La DGFiP, une administration tant au service de la sécurité juridique que de la lutte contre la fraude

La loi du 10 août 2018 pour un Etat au service d'une société de confiance, dont la DAJ a coordonné l'élaboration interministérielle, a franchi une étape majeure en inscrivant le droit à l'erreur dans le paysage des administrations. Sa mise en œuvre est prioritaire pour la DGFiP.

Ainsi, l'usager qui s'est trompé et veut spontanément réparer son erreur et mettre en conformité sa situation dispose désormais de procédures facilitées. En outre le site « oups.gouv.fr », auquel la DGFiP a activement participé, aide en amont à identifier les erreurs possibles. A raison de sa bonne foi, l'usager n'est pas sanctionné. De plus, en matière fiscale, les intérêts de retard, bien qu'ils soient le simple prix du temps, sont réduits de moitié.

En parallèle, pour les entreprises souhaitant sécuriser leur traitement fiscal auprès de la DGFiP, le ministre Gérald Darmanin a annoncé la création d'offres adaptées : service partenaire, chargé de mettre en œuvre au niveau national des protocoles de coopération avec les grandes entreprises et les ETI ; accompagnement fiscal en région, en cours de promotion active auprès des PME ; guichet international pour les problématiques rencontrées à l'étranger.

Plus généralement, la DGFiP valorise le rescrit comme levier de sécurité juridique, en faisant du respect du délai de 3 mois un objectif du projet annuel de performance et en publiant sous forme anonyme les prises de position ayant un intérêt général.

Le corollaire de cet accompagnement du contribuable de bonne foi est d’être intraitable avec les fraudeurs. Les dispositions figurant dans la loi du 23 octobre 2018 relative à la lutte contre la fraude vont dans ce sens.

Cette loi a tout d'abord réformé la procédure de poursuite pénale en rendant obligatoire la dénonciation auprès du procureur de la République des faits de fraude fiscale les plus graves. En outre, l’administration fiscale peut désormais s’entretenir avec le procureur de la République de l’opportunité d’un traitement judiciaire de tout dossier. Les échanges institutionnels sont donc appelés à s’intensifier.

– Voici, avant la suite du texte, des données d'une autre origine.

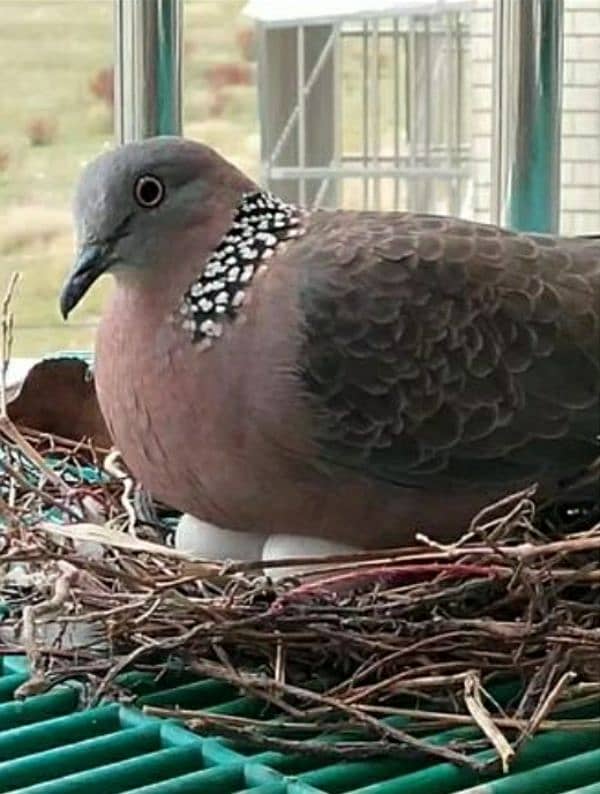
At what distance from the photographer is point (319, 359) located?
1.01 metres

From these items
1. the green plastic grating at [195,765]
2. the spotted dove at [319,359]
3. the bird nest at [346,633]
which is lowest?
the green plastic grating at [195,765]

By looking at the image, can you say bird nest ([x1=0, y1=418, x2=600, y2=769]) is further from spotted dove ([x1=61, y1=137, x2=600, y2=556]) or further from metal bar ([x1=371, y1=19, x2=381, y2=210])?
metal bar ([x1=371, y1=19, x2=381, y2=210])

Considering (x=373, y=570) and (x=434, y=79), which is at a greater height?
(x=434, y=79)

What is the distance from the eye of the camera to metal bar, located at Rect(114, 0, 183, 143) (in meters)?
1.20

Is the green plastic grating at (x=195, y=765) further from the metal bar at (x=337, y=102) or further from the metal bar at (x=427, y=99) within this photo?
the metal bar at (x=427, y=99)

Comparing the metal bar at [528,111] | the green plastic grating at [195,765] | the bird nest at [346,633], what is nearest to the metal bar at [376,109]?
the metal bar at [528,111]

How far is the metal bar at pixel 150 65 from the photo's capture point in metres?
1.20

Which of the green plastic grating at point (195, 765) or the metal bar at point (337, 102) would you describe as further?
the metal bar at point (337, 102)

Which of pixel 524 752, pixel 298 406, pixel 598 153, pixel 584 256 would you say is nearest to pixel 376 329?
pixel 298 406

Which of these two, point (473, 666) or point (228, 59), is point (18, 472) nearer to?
point (473, 666)

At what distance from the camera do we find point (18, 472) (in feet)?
3.68

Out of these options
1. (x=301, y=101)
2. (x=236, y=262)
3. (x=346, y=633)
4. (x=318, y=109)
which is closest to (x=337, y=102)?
(x=318, y=109)

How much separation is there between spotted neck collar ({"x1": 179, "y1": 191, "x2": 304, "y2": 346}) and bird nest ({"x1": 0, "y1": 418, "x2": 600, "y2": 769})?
143 mm

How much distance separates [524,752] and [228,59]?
2151mm
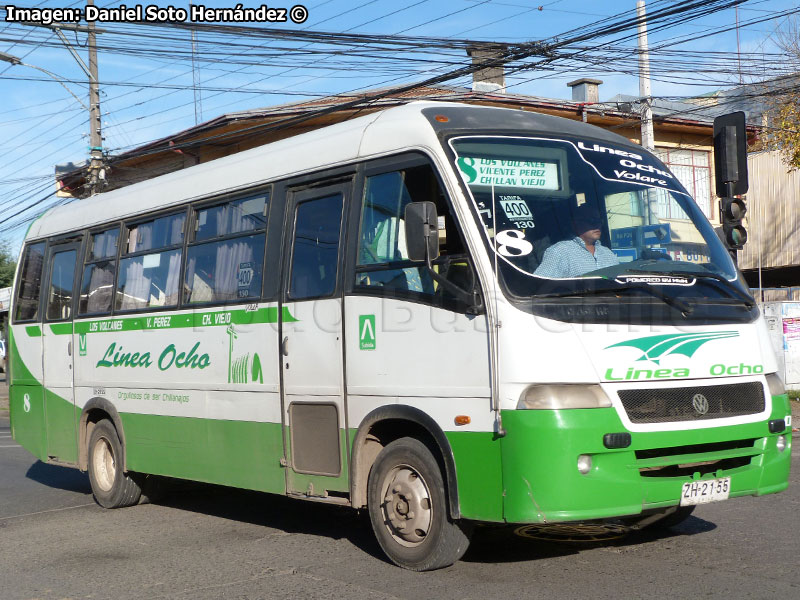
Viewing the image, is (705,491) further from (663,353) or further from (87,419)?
(87,419)

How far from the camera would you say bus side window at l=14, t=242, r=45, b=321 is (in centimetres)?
1143

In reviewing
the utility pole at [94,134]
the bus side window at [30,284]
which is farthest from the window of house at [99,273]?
the utility pole at [94,134]

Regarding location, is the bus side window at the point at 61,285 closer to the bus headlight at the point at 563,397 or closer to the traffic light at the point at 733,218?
the bus headlight at the point at 563,397

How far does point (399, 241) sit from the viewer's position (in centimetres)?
657

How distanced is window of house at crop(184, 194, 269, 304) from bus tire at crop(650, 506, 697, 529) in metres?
3.48

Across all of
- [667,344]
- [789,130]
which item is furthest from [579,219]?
[789,130]

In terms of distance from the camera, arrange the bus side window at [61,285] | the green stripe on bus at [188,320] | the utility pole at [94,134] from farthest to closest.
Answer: the utility pole at [94,134] → the bus side window at [61,285] → the green stripe on bus at [188,320]

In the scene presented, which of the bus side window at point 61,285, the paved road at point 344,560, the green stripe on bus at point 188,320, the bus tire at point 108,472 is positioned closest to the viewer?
the paved road at point 344,560

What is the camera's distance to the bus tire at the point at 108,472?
32.3 feet

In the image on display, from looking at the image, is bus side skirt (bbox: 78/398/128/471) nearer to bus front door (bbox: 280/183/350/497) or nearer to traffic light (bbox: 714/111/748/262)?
bus front door (bbox: 280/183/350/497)

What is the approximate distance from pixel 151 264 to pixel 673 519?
5.18 metres

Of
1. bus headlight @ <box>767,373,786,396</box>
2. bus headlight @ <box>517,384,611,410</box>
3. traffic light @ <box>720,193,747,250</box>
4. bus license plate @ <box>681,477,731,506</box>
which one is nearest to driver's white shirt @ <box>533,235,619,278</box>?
bus headlight @ <box>517,384,611,410</box>

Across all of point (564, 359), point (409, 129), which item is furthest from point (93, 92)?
point (564, 359)

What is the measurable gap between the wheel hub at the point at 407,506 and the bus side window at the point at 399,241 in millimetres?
1156
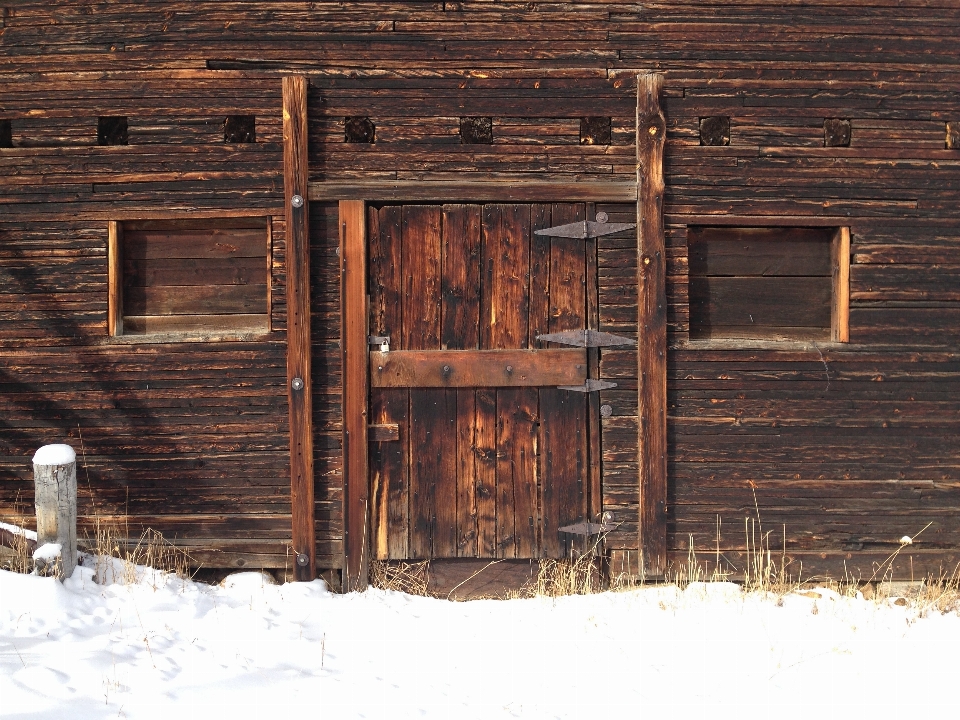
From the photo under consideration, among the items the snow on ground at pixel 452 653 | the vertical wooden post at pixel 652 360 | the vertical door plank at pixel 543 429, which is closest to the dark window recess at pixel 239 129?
the vertical door plank at pixel 543 429

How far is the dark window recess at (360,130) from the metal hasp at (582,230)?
4.19ft

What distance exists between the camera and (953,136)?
500 cm

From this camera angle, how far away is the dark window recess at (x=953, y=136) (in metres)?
5.00

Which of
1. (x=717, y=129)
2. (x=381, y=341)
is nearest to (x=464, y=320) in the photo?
(x=381, y=341)

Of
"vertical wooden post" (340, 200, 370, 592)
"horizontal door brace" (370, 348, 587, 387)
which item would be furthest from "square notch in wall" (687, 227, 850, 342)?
"vertical wooden post" (340, 200, 370, 592)

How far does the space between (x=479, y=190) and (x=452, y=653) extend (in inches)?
112

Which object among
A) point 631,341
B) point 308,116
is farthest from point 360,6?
point 631,341

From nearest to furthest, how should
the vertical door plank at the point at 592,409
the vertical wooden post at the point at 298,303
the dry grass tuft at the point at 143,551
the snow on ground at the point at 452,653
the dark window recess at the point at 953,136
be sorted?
the snow on ground at the point at 452,653 → the dry grass tuft at the point at 143,551 → the vertical wooden post at the point at 298,303 → the vertical door plank at the point at 592,409 → the dark window recess at the point at 953,136

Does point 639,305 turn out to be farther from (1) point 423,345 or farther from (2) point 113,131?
(2) point 113,131

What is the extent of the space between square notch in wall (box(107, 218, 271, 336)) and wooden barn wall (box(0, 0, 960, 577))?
172mm

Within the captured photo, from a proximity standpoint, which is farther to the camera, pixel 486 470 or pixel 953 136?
pixel 953 136

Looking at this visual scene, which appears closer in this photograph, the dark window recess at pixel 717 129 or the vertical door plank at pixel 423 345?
the vertical door plank at pixel 423 345

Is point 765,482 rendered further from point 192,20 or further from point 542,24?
point 192,20

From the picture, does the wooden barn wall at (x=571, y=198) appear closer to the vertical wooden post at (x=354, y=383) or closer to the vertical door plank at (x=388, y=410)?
the vertical wooden post at (x=354, y=383)
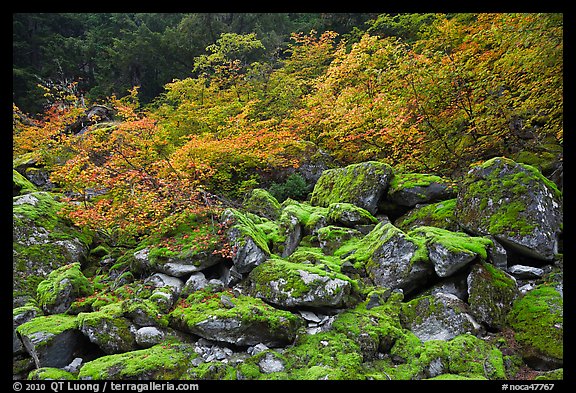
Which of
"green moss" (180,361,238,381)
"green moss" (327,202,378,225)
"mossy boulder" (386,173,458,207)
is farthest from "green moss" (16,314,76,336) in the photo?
"mossy boulder" (386,173,458,207)

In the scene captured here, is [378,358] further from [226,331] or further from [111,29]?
[111,29]

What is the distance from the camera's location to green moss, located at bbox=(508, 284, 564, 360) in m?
5.16

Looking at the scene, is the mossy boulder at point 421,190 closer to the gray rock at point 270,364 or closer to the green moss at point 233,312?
the green moss at point 233,312

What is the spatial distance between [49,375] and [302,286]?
13.0 ft

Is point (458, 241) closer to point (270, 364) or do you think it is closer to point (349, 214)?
point (349, 214)

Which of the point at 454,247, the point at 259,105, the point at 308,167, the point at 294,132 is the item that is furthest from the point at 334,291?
the point at 259,105

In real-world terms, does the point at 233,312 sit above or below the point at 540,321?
above

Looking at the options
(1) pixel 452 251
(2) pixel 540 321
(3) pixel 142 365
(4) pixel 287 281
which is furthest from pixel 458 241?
(3) pixel 142 365

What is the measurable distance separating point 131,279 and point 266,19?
759 inches

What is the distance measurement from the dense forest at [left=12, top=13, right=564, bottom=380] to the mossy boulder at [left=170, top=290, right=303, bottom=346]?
2cm

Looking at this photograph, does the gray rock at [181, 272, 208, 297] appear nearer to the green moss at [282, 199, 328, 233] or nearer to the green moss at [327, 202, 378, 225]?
the green moss at [282, 199, 328, 233]

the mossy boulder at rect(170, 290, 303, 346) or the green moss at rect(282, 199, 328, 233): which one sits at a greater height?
the green moss at rect(282, 199, 328, 233)

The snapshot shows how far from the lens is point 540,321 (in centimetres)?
545

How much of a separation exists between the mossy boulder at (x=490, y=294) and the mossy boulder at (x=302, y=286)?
79.6 inches
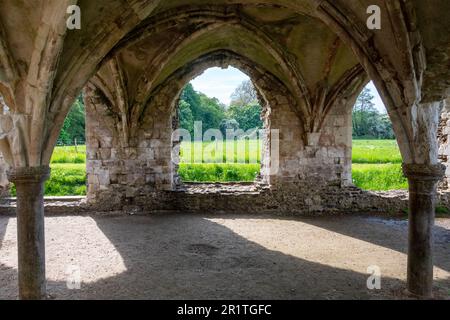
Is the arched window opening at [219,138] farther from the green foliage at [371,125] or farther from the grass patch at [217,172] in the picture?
the green foliage at [371,125]

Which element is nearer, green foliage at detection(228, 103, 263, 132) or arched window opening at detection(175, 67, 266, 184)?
arched window opening at detection(175, 67, 266, 184)

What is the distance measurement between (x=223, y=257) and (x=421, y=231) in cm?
288

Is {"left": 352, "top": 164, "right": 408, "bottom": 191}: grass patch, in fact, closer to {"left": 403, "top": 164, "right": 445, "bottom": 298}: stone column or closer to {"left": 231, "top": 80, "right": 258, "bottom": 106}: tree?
{"left": 403, "top": 164, "right": 445, "bottom": 298}: stone column

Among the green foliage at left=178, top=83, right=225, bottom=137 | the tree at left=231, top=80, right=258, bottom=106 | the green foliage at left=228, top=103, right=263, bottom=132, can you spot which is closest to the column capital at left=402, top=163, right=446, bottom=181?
the green foliage at left=178, top=83, right=225, bottom=137

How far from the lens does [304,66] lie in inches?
326

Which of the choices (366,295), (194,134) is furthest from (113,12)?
(194,134)

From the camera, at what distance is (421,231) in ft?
13.2

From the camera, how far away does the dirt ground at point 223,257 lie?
429cm

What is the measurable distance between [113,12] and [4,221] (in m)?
6.42

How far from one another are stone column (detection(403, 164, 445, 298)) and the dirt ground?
228 millimetres

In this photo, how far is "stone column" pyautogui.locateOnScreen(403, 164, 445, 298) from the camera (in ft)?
13.1

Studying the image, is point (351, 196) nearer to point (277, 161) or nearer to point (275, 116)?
point (277, 161)

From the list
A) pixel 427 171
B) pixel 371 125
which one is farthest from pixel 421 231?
pixel 371 125

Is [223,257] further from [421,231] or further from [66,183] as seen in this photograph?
[66,183]
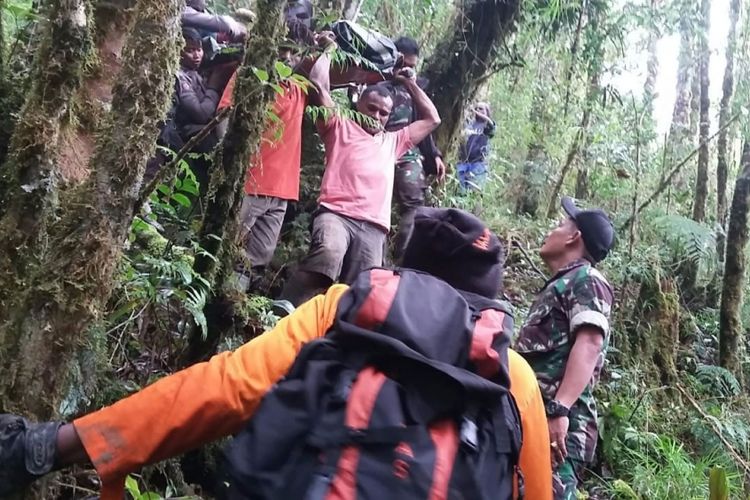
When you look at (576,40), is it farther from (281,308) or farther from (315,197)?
(281,308)

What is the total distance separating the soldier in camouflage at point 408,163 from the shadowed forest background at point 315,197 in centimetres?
36

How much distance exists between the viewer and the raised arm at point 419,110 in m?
6.13

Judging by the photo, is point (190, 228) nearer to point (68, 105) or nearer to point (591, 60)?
point (68, 105)

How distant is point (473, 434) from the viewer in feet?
5.52

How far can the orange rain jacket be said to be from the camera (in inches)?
66.0

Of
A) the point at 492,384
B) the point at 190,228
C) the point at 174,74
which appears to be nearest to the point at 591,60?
the point at 190,228

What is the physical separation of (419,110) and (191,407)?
4.89 m

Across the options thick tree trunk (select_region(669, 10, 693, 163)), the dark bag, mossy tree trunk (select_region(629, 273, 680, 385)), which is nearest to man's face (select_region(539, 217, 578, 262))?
the dark bag

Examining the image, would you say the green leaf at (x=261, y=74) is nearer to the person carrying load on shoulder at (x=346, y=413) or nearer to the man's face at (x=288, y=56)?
the person carrying load on shoulder at (x=346, y=413)

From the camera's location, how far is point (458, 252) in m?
2.07

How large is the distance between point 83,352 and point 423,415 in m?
1.50

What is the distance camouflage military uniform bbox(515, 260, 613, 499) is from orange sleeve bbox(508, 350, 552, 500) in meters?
1.63

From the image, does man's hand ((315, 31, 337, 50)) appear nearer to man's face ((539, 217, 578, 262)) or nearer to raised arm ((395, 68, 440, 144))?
raised arm ((395, 68, 440, 144))

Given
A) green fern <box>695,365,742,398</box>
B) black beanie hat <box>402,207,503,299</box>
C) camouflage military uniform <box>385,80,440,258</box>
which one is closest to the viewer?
black beanie hat <box>402,207,503,299</box>
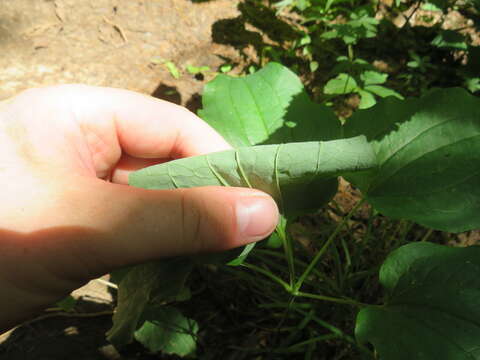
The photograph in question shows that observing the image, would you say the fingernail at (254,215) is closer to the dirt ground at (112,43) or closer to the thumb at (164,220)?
the thumb at (164,220)

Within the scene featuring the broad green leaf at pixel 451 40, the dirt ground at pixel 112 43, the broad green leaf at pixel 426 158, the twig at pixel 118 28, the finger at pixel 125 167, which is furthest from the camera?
the twig at pixel 118 28

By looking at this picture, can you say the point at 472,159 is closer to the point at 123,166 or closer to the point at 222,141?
the point at 222,141

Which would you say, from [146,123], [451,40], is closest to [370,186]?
[146,123]

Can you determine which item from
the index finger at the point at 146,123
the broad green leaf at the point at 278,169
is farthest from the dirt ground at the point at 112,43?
the broad green leaf at the point at 278,169

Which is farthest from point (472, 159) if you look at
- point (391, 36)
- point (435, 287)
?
point (391, 36)

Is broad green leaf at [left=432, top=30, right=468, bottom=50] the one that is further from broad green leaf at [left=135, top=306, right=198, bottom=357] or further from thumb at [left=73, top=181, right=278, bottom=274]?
broad green leaf at [left=135, top=306, right=198, bottom=357]

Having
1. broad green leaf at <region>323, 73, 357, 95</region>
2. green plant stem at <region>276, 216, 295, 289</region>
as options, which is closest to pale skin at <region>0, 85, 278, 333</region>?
green plant stem at <region>276, 216, 295, 289</region>
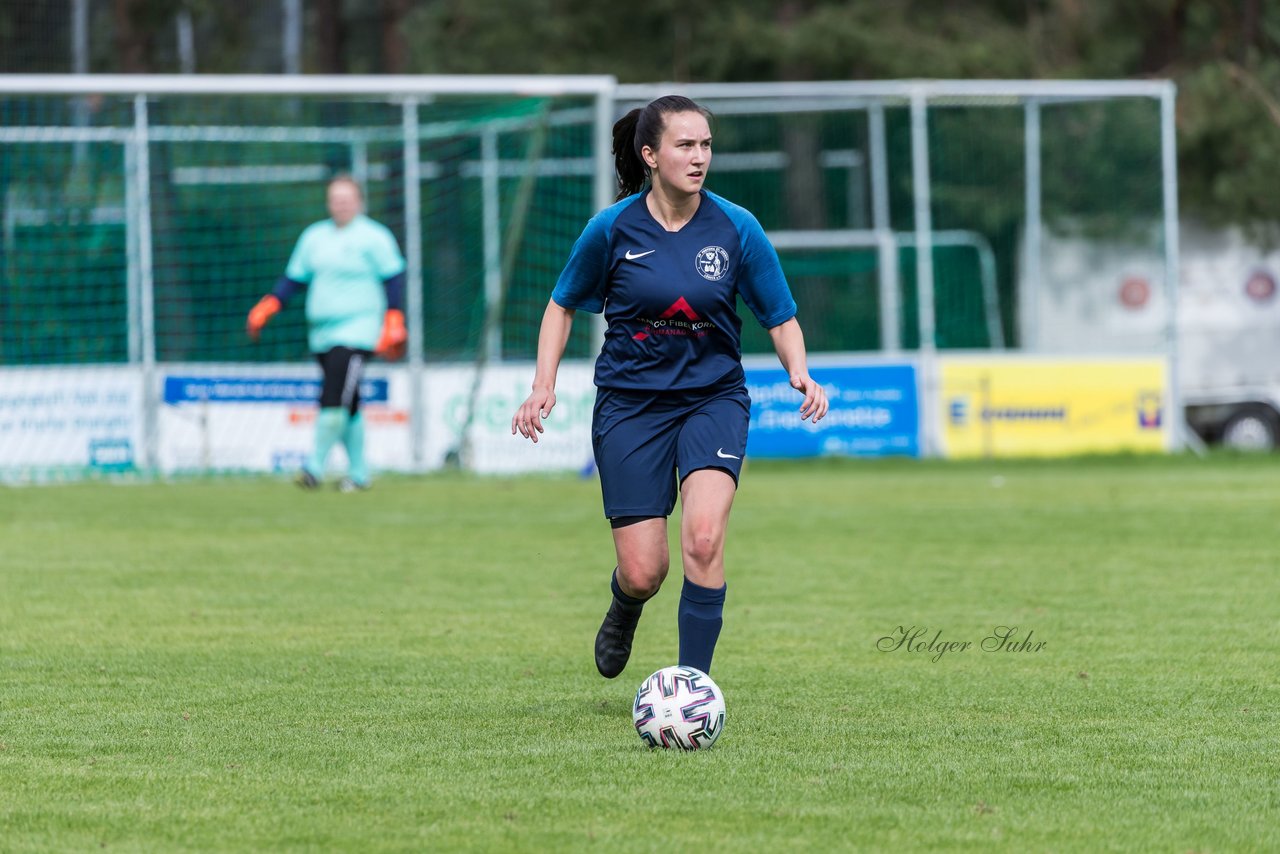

La loi a également renforcé les sanctions pénales en matière de fraude fiscale et a instauré leur publication systématique, sauf décision contraire du juge. Dans la même logique, une publication des sanctions administratives peut désormais être appliquée dans certaines conditions.

Enfin, la loi du 23 octobre 2018 a également rendu possible l’affectation d’officiers fiscaux judiciaires au sein du ministère de l’action et des comptes publics. Un nouveau service, le Service d'Enquêtes Judiciaires des Finances (SEJF), a été créé dès le 1er juillet dernier. Il renforce les moyens d’enquête mis à disposition de l’autorité judiciaire pour intervenir sur les affaires de présomptions caractérisées de fraude fiscale les plus complexes.

Autant de mesures qui font de la DGFiP une administration impliquée dans la relation de confiance avec le contribuable tout en étant fortement mobilisée contre la fraude.